__Dataset records__.
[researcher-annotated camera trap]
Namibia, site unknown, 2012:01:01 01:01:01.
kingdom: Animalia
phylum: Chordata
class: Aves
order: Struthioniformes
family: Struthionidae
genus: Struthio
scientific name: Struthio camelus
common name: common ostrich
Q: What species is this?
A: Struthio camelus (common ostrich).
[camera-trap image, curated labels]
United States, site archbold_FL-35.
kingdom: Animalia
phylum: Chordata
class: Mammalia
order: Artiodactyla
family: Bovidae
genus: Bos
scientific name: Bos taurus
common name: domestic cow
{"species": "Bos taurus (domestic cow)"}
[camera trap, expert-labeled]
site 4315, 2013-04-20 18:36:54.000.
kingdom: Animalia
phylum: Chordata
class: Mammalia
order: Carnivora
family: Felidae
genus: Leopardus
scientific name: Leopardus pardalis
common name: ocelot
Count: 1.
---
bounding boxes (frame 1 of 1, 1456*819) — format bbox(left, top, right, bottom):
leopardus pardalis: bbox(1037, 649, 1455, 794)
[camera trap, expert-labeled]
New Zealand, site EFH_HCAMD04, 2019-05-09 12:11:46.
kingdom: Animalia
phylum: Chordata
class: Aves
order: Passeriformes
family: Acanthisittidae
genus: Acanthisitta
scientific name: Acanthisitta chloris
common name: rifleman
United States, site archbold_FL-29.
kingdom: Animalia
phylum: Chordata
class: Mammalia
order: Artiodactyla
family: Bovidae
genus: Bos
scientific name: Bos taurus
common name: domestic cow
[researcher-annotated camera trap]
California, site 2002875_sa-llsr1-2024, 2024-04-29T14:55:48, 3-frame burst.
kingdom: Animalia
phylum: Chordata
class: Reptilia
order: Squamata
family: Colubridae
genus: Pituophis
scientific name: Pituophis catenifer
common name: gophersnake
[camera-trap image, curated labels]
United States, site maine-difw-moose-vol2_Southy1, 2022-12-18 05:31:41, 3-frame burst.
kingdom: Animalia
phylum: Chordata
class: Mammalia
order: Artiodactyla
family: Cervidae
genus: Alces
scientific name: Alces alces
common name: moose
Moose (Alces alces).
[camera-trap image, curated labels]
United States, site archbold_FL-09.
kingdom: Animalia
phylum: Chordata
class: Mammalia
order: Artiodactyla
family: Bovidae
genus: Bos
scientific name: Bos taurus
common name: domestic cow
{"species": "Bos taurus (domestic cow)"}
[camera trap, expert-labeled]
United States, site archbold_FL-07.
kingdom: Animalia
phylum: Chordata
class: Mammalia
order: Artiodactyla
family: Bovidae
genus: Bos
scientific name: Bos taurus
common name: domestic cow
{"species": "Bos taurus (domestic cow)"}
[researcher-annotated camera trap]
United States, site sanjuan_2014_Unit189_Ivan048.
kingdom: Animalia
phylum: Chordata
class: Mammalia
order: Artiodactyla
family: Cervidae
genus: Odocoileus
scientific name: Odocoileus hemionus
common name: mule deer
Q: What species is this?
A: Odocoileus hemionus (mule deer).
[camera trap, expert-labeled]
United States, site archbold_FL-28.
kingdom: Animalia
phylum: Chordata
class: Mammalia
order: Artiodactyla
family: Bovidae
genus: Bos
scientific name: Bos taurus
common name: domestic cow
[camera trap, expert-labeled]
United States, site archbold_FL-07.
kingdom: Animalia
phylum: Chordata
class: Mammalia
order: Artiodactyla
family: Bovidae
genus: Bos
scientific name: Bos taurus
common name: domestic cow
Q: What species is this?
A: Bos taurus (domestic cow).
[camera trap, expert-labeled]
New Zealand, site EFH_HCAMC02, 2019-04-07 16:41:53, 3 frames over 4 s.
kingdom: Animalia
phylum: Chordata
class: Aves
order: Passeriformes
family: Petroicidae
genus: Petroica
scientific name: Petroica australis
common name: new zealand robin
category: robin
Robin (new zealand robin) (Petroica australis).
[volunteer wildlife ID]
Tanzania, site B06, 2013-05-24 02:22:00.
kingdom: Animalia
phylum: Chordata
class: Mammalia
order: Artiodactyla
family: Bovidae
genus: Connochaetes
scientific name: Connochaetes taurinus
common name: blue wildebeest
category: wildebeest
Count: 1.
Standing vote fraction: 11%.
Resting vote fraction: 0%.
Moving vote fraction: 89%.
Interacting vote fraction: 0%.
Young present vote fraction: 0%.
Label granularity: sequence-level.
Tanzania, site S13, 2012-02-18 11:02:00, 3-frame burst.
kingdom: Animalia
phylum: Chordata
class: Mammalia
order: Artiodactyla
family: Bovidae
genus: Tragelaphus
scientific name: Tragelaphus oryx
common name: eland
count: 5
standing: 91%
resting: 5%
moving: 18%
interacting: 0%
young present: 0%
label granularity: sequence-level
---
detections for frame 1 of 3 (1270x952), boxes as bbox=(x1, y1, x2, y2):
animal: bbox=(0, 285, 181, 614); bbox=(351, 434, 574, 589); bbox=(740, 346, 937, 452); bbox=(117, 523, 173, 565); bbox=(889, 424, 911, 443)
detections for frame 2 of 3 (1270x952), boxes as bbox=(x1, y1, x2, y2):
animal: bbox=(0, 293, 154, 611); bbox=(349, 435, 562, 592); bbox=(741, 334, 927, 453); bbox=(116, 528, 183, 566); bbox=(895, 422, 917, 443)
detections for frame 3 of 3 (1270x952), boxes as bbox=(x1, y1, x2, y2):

__How to complete this task__.
Copy each line in the data that holds the word "fraction".

__Solution to the exercise__.
Standing vote fraction: 11%.
Resting vote fraction: 0%.
Moving vote fraction: 89%.
Interacting vote fraction: 0%.
Young present vote fraction: 0%.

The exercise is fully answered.